**COMPITO ASSEGNATO:** Esprimi come tabella Markdown, con le colonne "Numero" e "Testo", le righe comprese tra quella che contiene "Roughly how far" e quella che contiene "Answer: point 46,61", estremi inclusi. Tralascia le righe vuote.

[Estratti da un dataset spaziale]
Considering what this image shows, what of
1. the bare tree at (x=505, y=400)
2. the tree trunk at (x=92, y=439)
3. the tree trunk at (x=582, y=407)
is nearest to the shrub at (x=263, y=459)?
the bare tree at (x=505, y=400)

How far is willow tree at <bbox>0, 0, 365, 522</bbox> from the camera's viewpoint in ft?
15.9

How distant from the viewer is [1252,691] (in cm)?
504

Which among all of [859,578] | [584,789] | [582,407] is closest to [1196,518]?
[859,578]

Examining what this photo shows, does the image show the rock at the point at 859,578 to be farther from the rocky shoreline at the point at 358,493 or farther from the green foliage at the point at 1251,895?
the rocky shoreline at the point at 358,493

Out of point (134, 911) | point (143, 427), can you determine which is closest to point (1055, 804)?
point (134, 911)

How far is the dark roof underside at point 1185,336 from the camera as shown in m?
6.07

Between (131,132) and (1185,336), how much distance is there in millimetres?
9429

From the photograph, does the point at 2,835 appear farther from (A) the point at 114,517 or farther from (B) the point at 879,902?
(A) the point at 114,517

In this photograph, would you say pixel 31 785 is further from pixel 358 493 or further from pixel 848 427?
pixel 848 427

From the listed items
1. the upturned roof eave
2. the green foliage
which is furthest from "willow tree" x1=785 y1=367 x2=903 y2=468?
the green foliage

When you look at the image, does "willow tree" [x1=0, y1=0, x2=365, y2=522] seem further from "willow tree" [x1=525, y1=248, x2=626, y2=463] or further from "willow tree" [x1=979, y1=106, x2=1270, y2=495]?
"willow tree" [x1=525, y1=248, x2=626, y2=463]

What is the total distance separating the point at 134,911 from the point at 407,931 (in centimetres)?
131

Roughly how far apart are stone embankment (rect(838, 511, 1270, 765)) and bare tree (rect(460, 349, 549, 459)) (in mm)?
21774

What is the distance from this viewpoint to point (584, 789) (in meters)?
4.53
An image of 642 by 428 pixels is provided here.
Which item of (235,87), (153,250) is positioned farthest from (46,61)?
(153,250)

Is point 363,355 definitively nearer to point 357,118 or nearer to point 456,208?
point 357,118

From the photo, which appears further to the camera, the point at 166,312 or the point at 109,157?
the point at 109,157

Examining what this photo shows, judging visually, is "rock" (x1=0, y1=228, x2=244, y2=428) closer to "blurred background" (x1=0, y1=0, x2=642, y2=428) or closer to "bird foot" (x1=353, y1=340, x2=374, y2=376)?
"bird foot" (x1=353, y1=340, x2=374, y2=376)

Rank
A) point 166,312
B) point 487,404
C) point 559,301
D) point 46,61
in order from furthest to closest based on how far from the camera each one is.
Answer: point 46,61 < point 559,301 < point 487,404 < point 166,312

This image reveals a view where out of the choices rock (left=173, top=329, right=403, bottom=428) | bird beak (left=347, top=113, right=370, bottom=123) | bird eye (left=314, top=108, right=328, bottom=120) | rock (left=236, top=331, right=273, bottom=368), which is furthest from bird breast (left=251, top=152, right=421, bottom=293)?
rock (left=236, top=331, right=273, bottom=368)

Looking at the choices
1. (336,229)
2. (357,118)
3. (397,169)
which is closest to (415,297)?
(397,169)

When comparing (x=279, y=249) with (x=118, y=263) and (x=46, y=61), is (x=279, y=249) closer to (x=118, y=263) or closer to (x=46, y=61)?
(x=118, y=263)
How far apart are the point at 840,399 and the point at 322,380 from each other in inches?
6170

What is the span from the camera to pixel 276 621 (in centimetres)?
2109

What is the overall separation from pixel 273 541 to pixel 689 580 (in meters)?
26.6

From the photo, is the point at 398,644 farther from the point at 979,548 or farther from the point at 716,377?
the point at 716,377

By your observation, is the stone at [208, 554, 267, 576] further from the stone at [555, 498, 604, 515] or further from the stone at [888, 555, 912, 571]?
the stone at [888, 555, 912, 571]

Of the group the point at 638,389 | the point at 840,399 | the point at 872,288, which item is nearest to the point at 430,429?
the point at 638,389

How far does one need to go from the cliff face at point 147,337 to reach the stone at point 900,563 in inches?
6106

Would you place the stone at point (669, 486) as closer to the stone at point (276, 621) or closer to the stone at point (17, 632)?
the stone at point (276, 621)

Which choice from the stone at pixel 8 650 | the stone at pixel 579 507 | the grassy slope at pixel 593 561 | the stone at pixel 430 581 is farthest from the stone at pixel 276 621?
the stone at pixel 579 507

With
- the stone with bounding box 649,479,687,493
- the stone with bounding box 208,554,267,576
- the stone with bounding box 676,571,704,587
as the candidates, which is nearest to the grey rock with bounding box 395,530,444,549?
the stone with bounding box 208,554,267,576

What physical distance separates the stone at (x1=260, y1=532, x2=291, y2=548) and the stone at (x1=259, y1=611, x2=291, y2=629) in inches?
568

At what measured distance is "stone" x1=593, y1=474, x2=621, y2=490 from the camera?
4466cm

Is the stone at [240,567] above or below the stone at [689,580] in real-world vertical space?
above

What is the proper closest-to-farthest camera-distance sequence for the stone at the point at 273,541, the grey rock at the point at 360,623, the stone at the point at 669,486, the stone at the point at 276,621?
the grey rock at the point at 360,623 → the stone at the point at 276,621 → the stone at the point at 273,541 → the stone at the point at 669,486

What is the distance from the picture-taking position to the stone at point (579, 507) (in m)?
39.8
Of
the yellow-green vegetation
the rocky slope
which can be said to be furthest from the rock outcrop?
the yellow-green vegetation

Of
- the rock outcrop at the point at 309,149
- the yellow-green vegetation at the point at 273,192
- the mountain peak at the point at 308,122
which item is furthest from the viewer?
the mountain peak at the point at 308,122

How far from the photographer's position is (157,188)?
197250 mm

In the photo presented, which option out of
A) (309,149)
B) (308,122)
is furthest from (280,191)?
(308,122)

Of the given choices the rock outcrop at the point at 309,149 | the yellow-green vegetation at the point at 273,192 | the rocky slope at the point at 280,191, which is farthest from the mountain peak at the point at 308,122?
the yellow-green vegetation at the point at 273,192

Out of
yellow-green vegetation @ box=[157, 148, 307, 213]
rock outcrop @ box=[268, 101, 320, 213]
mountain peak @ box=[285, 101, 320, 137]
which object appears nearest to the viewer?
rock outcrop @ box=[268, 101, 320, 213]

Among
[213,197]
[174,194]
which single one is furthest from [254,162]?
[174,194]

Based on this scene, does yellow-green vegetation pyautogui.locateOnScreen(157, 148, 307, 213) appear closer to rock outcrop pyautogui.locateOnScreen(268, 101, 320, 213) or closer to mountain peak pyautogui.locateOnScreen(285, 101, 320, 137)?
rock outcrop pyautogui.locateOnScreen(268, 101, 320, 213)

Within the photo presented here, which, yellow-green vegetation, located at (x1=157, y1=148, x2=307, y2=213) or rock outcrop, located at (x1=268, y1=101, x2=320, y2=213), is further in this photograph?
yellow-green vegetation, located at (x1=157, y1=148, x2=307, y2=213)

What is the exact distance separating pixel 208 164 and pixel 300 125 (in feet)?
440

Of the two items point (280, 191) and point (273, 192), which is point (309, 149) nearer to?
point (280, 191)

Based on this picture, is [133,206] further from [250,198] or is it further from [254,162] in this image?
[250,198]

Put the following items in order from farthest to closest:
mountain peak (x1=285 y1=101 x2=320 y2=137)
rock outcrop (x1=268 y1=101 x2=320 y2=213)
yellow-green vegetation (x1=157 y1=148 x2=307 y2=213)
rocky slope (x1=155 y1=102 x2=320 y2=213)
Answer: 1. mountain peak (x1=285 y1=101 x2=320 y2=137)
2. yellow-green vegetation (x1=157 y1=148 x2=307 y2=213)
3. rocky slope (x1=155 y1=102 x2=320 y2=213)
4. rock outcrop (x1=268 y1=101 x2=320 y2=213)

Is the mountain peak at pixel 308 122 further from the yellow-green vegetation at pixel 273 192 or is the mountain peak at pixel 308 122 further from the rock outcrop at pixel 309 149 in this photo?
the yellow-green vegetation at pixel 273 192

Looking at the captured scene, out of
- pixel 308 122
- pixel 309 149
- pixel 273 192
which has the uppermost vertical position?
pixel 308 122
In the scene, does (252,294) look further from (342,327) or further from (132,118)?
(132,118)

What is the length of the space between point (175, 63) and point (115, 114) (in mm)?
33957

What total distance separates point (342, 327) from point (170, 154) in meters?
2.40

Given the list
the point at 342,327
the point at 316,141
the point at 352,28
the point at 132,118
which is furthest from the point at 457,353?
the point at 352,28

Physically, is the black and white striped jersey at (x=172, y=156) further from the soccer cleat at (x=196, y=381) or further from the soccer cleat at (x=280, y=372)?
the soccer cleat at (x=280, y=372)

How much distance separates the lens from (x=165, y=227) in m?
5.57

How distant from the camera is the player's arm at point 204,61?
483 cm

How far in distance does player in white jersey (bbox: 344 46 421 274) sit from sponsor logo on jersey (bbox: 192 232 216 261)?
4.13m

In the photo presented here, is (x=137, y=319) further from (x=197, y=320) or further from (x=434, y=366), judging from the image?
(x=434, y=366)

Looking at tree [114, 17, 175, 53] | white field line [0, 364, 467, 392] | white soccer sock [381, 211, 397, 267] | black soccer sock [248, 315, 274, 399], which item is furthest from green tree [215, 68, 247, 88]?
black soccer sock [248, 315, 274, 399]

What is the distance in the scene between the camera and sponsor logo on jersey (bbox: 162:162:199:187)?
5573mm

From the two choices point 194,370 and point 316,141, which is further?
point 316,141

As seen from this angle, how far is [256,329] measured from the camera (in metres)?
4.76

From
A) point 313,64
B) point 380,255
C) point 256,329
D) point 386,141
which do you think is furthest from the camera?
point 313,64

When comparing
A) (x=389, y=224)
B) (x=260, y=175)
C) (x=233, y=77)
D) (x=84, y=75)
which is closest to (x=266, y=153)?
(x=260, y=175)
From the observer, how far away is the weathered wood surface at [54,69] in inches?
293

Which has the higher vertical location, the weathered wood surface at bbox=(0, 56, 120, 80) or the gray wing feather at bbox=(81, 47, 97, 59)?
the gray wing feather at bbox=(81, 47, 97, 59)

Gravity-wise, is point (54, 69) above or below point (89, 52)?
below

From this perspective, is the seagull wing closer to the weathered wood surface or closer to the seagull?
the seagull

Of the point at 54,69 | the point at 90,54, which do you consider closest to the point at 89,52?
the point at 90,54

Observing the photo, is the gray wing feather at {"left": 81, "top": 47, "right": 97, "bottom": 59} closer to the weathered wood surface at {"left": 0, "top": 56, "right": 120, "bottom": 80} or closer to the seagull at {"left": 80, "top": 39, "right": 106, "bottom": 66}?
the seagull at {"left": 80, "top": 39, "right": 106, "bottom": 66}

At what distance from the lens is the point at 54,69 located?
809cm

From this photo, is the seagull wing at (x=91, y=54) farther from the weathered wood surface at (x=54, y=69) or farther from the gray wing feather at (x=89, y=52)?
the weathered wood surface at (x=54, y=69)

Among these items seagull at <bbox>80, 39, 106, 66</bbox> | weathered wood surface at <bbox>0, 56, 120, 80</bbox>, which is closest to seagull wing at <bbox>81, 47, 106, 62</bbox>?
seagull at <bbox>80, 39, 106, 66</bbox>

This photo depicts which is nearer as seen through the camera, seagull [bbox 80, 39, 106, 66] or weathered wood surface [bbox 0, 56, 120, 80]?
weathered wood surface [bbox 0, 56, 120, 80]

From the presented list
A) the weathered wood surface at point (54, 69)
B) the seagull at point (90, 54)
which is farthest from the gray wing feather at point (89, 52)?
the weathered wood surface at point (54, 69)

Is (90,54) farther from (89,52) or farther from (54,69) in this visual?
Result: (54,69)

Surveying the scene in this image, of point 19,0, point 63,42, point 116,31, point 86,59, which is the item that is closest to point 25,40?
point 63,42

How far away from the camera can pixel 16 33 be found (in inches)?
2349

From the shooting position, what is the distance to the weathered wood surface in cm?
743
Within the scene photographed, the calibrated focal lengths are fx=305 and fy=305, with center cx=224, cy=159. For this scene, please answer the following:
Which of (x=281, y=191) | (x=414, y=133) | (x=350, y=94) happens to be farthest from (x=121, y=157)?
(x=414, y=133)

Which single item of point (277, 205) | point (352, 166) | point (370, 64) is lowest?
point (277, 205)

**RISPOSTA SCRITTA:**
| Numero | Testo |
|---|---|
| 1 | Roughly how far apart are stone embankment (rect(838, 511, 1270, 765)) and bare tree (rect(460, 349, 549, 459)) (in mm)? |
| 2 | 21774 |
| 3 | What is the distance from this viewpoint to point (584, 789) (in meters)? |
| 4 | 4.53 |
| 5 | An image of 642 by 428 pixels is provided here. |
| 6 | Which item of (235,87), (153,250) is positioned farthest from (46,61)? |
| 7 | (153,250) |
| 8 | Is point 363,355 definitively nearer to point 357,118 or nearer to point 456,208? |
| 9 | point 357,118 |
| 10 | From the photo, which appears further to the camera, the point at 166,312 or the point at 109,157? |
| 11 | the point at 109,157 |
| 12 | Examining what this photo shows, judging visually, is "rock" (x1=0, y1=228, x2=244, y2=428) closer to "blurred background" (x1=0, y1=0, x2=642, y2=428) or closer to "bird foot" (x1=353, y1=340, x2=374, y2=376)? |
| 13 | "bird foot" (x1=353, y1=340, x2=374, y2=376) |
| 14 | Rank |
| 15 | A) point 166,312 |
| 16 | B) point 487,404 |
| 17 | C) point 559,301 |
| 18 | D) point 46,61 |
| 19 | in order from furthest to closest based on how far from the camera each one is. |
| 20 | Answer: point 46,61 < point 559,301 < point 487,404 < point 166,312 |